Christian Understandings of the Role of Government
Oct 20, 2009 by Craig Blomberg | 2 Comments
The question was naturally raised when I blogged about health care what a New Testament take on the role of government was. This is arguably the broader issue that needs to be answered before specific questions of policy can be addressed.
The problem with answering it is that there is not much in the New Testament that directly addresses questions of government. Best known, no doubt, is Romans 13, in which authorities are said to be ordained by God. But Revelation 13 reminds us that it can become demonic as well. This would be a flat-out contradiction if Christian thought understood God and the devil as equal, opposing forces.

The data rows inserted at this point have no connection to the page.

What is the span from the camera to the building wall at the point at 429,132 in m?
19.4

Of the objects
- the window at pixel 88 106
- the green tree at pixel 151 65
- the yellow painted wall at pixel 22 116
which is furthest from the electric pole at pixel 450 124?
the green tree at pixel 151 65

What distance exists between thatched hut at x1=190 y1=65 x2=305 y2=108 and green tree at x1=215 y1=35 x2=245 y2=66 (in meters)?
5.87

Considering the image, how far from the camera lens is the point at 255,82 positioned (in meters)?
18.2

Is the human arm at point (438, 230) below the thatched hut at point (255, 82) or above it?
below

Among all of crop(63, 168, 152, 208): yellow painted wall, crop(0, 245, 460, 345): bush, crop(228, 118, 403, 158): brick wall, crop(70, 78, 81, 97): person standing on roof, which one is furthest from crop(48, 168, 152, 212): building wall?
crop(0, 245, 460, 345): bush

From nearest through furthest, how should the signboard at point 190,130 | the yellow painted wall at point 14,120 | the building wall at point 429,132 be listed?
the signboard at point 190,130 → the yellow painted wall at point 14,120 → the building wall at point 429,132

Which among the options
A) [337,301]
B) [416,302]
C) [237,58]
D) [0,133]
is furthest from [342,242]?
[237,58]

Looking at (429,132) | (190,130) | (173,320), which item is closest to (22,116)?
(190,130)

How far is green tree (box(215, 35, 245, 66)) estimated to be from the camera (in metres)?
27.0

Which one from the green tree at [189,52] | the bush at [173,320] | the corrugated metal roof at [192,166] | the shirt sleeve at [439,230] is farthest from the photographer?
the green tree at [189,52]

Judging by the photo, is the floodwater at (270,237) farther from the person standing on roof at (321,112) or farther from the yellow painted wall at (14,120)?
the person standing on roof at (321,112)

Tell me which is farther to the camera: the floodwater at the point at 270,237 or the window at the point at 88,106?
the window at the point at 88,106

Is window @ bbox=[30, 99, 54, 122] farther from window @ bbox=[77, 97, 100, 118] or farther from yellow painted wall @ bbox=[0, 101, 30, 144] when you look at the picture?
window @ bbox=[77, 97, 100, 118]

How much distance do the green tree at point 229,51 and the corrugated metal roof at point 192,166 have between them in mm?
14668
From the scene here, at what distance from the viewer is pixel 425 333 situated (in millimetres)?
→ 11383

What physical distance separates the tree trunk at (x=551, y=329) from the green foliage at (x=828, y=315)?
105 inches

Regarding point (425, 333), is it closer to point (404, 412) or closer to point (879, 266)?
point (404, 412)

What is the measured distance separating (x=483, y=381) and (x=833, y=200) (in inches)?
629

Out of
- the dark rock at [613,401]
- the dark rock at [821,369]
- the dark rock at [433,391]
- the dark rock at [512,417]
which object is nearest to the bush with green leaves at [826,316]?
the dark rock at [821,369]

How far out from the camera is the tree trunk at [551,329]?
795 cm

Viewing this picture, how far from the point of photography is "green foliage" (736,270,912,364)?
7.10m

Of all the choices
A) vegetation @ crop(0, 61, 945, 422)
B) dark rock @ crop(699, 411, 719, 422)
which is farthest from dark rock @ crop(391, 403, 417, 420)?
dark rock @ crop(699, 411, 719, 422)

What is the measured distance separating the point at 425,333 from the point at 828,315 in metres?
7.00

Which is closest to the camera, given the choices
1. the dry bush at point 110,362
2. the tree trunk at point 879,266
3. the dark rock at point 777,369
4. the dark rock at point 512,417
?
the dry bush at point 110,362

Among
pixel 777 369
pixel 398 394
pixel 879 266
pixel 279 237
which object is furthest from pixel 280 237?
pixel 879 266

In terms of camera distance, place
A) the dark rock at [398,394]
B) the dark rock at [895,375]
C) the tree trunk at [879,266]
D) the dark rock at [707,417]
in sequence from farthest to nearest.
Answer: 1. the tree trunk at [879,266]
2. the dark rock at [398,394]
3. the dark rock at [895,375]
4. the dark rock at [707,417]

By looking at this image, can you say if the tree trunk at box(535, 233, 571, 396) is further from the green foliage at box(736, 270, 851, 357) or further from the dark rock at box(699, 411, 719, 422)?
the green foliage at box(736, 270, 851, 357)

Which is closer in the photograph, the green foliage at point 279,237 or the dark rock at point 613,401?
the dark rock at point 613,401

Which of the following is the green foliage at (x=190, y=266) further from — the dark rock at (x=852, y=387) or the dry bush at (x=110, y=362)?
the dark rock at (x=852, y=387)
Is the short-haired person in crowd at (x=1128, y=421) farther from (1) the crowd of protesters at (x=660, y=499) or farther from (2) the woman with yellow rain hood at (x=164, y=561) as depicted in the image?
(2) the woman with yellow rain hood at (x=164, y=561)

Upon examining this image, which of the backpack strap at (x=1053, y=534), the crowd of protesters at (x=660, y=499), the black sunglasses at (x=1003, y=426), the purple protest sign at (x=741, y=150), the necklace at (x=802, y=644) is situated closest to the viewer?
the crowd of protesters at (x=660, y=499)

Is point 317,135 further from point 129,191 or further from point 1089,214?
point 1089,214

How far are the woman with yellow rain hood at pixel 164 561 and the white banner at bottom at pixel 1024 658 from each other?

But, as in the Judaism that birthed it, New Testament Christianity consistently viewed Satan as a subordinate, created being, dependent and contingent on God’s permissive will. As with submission to husbands, parents, masters and church leaders, then, submission to governing authorities must never be absolutized. When governments demand that Christians behave in ways that contradict his expressed will, Christians must respectfully disobey. The midwives in Moses’ day knew this, Daniel understood this, and Peter and the Twelve in Acts appealed to this principle against the Sanhedrin more than once.
But short of direct conflict between God and the government, how should Christians understand the relationship between church and state. The early Christian, pre-Constantinian response to pagan Rome was largely one of withdrawal. Christians did not participate in the army or serve in government. They found too many entangling alliances and too little opportunity to work to change “the system.” After Constantine and the legalization of Christianity in the fourth century, trends began in the Catholic Church that would eventually produce the so-called “holy Roman empire.” From a Protestant perspective, too often popes and kings throughout the Middle Ages were too closely aligned. Whether or not that was the case, the church’s goal was frequently clear: to impose its will on the world through the existing government.
Martin Luther strongly opposed this notion, articulating his two-kingdoms theory that would prove influential centuries later in the development of the American doctrine of separation of church and state. But Luther did not take things that far. Lutheran kingdoms developed in Germany and Scandinavia, but Lutheran church members were taught that sometimes they had to behave one way as individual Christians even if the (church-led) government had to act differently. The country might have to go to war, but individual believers could still try to love their enemies.
John Calvin was much closer to prevailing Catholic thought as he sought to create a government for Geneva, Switzerland, consistent with his specific form of Protestant thought. The Anglicans likened the role of church to state to that of prophet to king in the Old Testament—an important servant of the government when it ruled nobly and a crucial critic when it didn’t. The Anabaptists, the so-called Radical Reformers, reacted against this by once again urging much fuller withdrawal from society. The church was to become a countercultural model of the kingdom of God on earth in ways that no mixed communities of believers and unbelievers living together could.
All of these models can find New Testament support and it is not clear that only one of them is right for all situations. In democracies like ours, Christians as citizens have the right and responsibility to work toward electing politicians, enacting legislation and appointing justices whose views are consistent with theirs, and hopefully consistent with the Bible, just as all other members of society do. Unfortunately, within the last generation of evangelicalism and liberalism, each side has chosen to apply this strategy very selectively. So one group is eager to use government in support of its views concerning abortion and homosexual behavior but then abdicates its responsibility to use the same mechanisms for helping the poor or providing adequate health care. The other group excels at times with the latter but often fails with the former. Ron Sider’s long-standing vision of Christians seeking a “completely pro-life” platform inculcating biblical values on all of these (and other) issues seems more lacking today than ever.